Sapir-Whorf and You

There is a tidbit in the Python glossary:

EAFP
Easier to ask for forgiveness than permission. This common Python coding style assumes the existence of valid keys or attributes and catches exceptions if the assumption proves false. This clean and fast style is characterised by the presence of many try and except statements. The technique contrasts with the LBYL style common to many other languages such as C.

There is a conjecture called the Sapir-Whorf hypothesis which, in a nutshell, states that the languages you ‘speak’ shape the way you think and reason about the world around you.

If we take Sapir-Whorf as proven fact and look at programming languages a curious discovery crops up: the languages people code in certainly do manipulate the way they think about building programs. The above quote from the Python glossary is a shining example; even most other imperative languages would shun the use of exceptions except for exceptional cases, but Python makes it normal control flow! An example in Python is casting a string to an int:

s = ‘7’
i = int(s) # => 7

What if we give int garbage?

s = ‘string’
i = int(s) # => Raises a ValueError exception

If we write a program that will be turning strings into integers and there’s a chance the string is garbage, the Python way is to just assume the string is fine, but put a try-catch around the exception throwing statement:

s = ‘string’
i = 0
try:
i = int(s)
except ValueError:
pass

Now the throwing of the exception is similar to an if-else, except for the performance hit when the exception is actually thrown and handled. In contrast, per the same quote above, we have the C-ism; Look Before You Leap. In C, we do not have an exception system, so return values, stack snapshots, and other error ‘handling’ mechanisms were born (e.g. errno et. al.). For a long time C programs used number return values to designate particular types of errors; many other C-derived languages took from the same convention (“Error Code 8275”…). In C, there is a function atoi which is similar to int in it’s aim:

#include 
#include
int main() {
char* s = “7”;
int i = atoi(s); // => 7
}

If we pass garbage to atoi, it will simply try to parse as much as it can and if it can’t make sense of anything, it will simply return 0. The only way you can get zero from int is if you invoke it with no arguments whatsoever, e.g. int()or you actually pass a string with one or more zeros.

So how is this ‘looking before you leap’? Since C is only handling values and not throwing exceptions, C has to be careful about what it returns and so needs to define what is valid for various cases. Don’t get me wrong, C is not a type-safe language and has plenty of undefined, dark corners! If we were to look into the implementation of atoi, though, we’d probably see something like:

#include <string.h>
#include <ctypes.h>
int atoi(char* buf) {
size_t len = strlen(buf); // XXX buf may not be nul-terminated!
int rv = 0;
if (buf != NULL || len > 0) {
for (int i = 0; i < len; ++i) {
char c = buf[i];
if (isdigit(c)) {
rv += c — ‘0’;
} else {
break; // Stop parsing.
}
}
}
return rv;
}

And we can already see the ‘looking’ that is going on here. One could argue that we could put asserts in, but the point of an error versus an exception is that errors are for irrecoverable situations, and not being able to parse an integer string should be recoverable. This implementation has a glaring, common C problem which is that strlen may fail if the string passed does not contain a nul-terminator. In this case we could make a modified atoi which accepts the length as an additional param, passing the responsibility of the length calculation onto the client who crafted the string in the first place. The signature would change to something like:

int atoi_new(char* buf, size_t len);

and the reference to strlen removed.

____________

(PROBLEM SET)
a: Answer these from the Sapir-Whorf post:
(i) What does EAFP stand for?
(ii) Which exception does int raise when it is given the string 'string'?
(iii) What does atoi return when it cannot make sense of anything in its input?
b: Name every local variable declared inside the body of the atoi implementation in the Sapir-Whorf post.
c: Pick up the Sapir-Whorf post right after its final sentence and write a few more paragraphs in the same voice.

(COLLECTED MATERIAL)
____________

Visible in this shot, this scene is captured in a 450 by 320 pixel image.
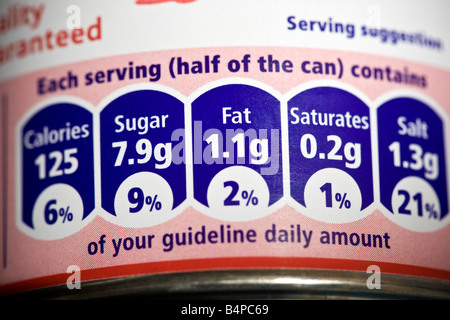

____________

(EXERCISE ANSWERS)
a:
(i) Easier to ask for forgiveness than permission.
(ii) ValueError.
(iii) 0.

b: len, rv, i, c

c:
So are these the only two ways to program? Hell no! A lot of this is boilerplate that can be abstracted away with a strong type system. The common goto in a strongly typed language such as Haskell is read but anytime you’re working on a String for a datatype, you’re effectively writing a parser, and read is no different and will throw exceptions just like its imperative cousins! This is no better than our Python case, so can we do better and leverage the type system to help us? Hell yes!

{-# LANGUAGE OverloadedStrings #-}
import Text.Read (readMaybe)
i :: Maybe Int
i s = readMaybe s
main :: IO ()
main = print $ i “12” => // => prints “Maybe 12”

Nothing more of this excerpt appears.